接著， &ch->recv_ftx 加一，增加可接收的餘額，並叫醒正在等待接收的 Thread。

    // recv_ftx + 1
    atomic_fetch_add_explicit(&ch->recv_ftx, 1, memory_order_acq_rel);
    // if there are recv_waiters, wake up one thread
    if (atomic_load_explicit(&ch->recv_waiters, memory_order_relaxed) > 0)
        futex_wake(&ch->recv_ftx, 1);
    return 0;
}

chan_tryrecv_buf 、chan_recv_buf 行為和 chan_trysendbuf 、chan_send_buf 原理相同。

接下來是 unbuffered 的通道。

int chan_send_unbuf(struct chan *ch, void *data)

先檢查通道是否開啟

if (atomic_load_explicit(&ch->closed, memory_order_relaxed)) {
        errno = EPIPE;
        return -1;
    }

使用 mutex 上鎖 &ch->send_mtx

mutex_lock(&ch->send_mtx);

接著嘗試將資料放入 channel 中，成功的話，代表ch->data 和 ptr 一樣，此時 ch->data 就會是 data ; 失敗的話，則 ptr 會被替換成 ch->datap。

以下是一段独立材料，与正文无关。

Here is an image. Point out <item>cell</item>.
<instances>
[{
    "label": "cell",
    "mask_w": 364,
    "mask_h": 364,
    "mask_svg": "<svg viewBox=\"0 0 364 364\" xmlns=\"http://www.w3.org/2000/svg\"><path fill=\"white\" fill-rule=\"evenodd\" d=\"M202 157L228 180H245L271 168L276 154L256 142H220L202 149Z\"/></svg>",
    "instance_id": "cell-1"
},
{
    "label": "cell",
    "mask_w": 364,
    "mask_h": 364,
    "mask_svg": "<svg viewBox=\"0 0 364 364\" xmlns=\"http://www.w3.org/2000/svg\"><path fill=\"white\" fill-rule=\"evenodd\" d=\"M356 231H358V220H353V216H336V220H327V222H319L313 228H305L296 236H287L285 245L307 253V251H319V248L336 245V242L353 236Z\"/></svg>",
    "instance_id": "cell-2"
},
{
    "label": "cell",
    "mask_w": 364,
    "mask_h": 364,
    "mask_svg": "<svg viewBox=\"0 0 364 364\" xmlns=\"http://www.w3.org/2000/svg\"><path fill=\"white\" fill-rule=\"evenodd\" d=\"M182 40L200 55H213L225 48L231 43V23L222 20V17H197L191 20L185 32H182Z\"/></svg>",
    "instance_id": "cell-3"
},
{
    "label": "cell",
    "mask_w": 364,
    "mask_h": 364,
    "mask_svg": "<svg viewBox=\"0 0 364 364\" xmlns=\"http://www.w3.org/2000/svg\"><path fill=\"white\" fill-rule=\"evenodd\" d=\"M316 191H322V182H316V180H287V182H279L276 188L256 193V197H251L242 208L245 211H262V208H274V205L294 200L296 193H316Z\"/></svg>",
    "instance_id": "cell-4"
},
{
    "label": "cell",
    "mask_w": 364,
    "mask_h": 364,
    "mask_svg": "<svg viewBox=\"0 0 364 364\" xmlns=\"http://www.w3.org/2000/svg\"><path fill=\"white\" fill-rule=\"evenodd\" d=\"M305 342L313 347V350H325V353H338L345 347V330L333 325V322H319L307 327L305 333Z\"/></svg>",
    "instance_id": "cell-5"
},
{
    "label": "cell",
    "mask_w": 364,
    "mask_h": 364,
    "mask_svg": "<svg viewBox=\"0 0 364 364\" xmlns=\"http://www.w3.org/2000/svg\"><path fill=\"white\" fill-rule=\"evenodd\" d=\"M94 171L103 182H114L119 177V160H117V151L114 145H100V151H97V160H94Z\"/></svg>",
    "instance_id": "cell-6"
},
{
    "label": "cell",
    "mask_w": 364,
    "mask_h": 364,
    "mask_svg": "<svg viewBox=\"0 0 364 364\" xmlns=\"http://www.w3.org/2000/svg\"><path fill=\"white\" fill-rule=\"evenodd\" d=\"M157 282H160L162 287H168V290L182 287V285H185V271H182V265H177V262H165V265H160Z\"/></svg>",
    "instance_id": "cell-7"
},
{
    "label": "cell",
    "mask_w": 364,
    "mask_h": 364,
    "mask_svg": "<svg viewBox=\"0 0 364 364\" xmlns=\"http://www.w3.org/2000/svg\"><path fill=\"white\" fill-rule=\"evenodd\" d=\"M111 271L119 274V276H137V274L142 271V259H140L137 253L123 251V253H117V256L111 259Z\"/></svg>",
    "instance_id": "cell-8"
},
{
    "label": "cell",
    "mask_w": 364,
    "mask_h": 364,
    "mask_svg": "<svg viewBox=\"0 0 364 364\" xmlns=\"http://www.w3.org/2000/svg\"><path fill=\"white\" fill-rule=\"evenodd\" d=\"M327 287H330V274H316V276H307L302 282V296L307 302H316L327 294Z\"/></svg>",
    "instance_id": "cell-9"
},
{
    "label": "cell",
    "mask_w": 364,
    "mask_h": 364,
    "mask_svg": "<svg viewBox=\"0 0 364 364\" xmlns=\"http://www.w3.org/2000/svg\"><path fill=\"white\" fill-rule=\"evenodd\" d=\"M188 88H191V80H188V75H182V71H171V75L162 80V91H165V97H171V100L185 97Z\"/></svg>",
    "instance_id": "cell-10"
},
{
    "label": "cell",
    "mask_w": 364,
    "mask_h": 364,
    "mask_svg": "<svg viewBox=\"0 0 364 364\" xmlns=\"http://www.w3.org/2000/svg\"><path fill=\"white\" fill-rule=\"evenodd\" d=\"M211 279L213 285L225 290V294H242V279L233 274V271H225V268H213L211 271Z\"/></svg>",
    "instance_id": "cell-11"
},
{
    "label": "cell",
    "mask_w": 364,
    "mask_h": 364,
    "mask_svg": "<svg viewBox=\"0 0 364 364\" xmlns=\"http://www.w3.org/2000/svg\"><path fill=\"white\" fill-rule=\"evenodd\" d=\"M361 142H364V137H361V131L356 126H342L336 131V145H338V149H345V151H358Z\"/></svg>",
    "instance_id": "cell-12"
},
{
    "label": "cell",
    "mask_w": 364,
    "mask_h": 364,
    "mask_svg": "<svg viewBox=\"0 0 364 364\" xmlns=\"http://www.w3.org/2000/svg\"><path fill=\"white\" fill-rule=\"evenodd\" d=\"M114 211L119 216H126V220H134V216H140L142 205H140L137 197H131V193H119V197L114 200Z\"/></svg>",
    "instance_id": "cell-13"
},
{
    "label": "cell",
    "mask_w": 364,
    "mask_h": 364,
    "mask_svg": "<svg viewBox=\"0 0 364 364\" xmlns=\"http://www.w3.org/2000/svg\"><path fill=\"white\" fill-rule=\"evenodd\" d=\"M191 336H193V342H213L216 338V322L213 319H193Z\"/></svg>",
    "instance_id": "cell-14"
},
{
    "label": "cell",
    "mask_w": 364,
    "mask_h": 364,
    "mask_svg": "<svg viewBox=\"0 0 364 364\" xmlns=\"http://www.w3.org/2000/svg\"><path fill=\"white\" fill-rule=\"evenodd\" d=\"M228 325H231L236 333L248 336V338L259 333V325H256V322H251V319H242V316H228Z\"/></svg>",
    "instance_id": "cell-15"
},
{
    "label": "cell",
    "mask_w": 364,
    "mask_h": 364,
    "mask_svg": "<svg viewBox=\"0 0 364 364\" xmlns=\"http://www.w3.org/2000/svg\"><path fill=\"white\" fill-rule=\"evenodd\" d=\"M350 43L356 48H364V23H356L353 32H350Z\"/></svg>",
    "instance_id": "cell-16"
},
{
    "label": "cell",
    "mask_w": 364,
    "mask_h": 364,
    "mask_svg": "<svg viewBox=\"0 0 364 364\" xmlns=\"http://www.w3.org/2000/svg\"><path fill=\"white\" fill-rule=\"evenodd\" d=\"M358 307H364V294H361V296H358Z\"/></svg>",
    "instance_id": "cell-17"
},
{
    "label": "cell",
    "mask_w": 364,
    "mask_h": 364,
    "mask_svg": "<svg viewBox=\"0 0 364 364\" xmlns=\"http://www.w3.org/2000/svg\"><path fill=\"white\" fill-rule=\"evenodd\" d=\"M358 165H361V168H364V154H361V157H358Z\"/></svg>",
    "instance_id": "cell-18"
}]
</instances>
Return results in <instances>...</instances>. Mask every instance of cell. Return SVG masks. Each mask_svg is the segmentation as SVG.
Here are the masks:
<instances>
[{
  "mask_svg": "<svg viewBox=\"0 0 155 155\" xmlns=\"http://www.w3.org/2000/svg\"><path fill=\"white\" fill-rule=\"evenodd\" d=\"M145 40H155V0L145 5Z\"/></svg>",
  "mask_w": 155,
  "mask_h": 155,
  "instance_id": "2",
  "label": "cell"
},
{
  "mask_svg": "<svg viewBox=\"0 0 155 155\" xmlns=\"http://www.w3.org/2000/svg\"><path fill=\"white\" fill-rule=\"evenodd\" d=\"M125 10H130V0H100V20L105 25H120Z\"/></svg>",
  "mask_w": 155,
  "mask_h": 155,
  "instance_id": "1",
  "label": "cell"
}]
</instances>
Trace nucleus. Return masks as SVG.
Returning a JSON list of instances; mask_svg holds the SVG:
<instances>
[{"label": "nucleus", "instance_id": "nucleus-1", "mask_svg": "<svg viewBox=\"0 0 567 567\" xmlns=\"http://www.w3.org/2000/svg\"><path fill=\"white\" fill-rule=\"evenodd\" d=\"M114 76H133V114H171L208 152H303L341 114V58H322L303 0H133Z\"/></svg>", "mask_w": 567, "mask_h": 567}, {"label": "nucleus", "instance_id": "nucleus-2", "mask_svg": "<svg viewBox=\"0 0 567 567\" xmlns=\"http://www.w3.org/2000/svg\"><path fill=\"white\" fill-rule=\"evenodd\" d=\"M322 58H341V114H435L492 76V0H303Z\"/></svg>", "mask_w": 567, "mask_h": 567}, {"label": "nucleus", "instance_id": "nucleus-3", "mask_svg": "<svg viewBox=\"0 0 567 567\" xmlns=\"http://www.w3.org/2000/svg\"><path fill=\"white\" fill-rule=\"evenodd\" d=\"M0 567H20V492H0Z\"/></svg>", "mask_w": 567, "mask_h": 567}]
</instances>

失敗時，由於目前 ptr 為 ch->datap ，為 channel 的 data 交換區的指標的指標，使用 *ptr 將指標內容置換成 data ，接著再將 ch->datap 指向 NULL。

使用atomic_fetch_sub_explicit(&ch->recv_ftx, 1, memory_order_acquire) == CHAN_WAITING 查看是否接收端在等待接收，有的話則喚醒。

void **ptr = NULL;
if (!atomic_compare_exchange_strong_explicit(&ch->datap, &ptr, &data,
                                             memory_order_acq_rel,
                                             memory_order_acquire)) {
    *ptr = data;
    atomic_store_explicit(&ch->datap, NULL, memory_order_release);

    if (atomic_fetch_sub_explicit(&ch->recv_ftx, 1, memory_order_acquire) ==
        CHAN_WAITING)
        futex_wake(&ch->recv_ftx, CCCC = 1);
}

替換成功，則代表目前 ch->data 指向 data，使用 atomic 指令將 &ch->send_ftx +1，並回傳 &ch->send_ftx 初始值是否為 CHAN_NOT_READY = 1，是的話就持續等到接收端接收。
futex_wait(&ch->send_ftx, CHAN_WAITING) 會持續等待，直到 &ch->send_ftx 不等於 CHAN_WAITING。

最後再歸還鎖。

else {
    if (atomic_fetch_add_explicit(&ch->send_ftx, 1, memory_order_acquire) ==
        CHAN_NOT_READY) {
        do {
            futex_wait(&ch->send_ftx, CHAN_WAITING);
        } while (atomic_load_explicit(
                     &ch->send_ftx, memory_order_acquire) == CHAN_WAITING);

        if (atomic_load_explicit(&ch->closed, memory_order_relaxed)) {
            errno = EPIPE;
            return -1;
        }
    }
}

mutex_unlock(&ch->send_mtx);
return 0;
}

chan_recv_unbuf 和chan_send_unbuf 概念類似。
static int chan_recv_unbuf(struct chan *ch, void **data)

先檢查要接收的位置 data 是否存在，和檢查 channel 是否開啟

if (!data) {
        errno = EINVAL;
        return -1;
    }

    if (atomic_load_explicit(&ch->closed, memory_order_relaxed)) {
        errno = EPIPE;
        return -1;
    }

將上鎖 ch->recv_mtx 上鎖，避免同時執行緒進行接收。

mutex_lock(&ch->recv_mtx);

檢查 ch->datap 是否為 NULL，是的話代表還沒有傳送端傳送資料;否的話代表已有接收端傳送資料。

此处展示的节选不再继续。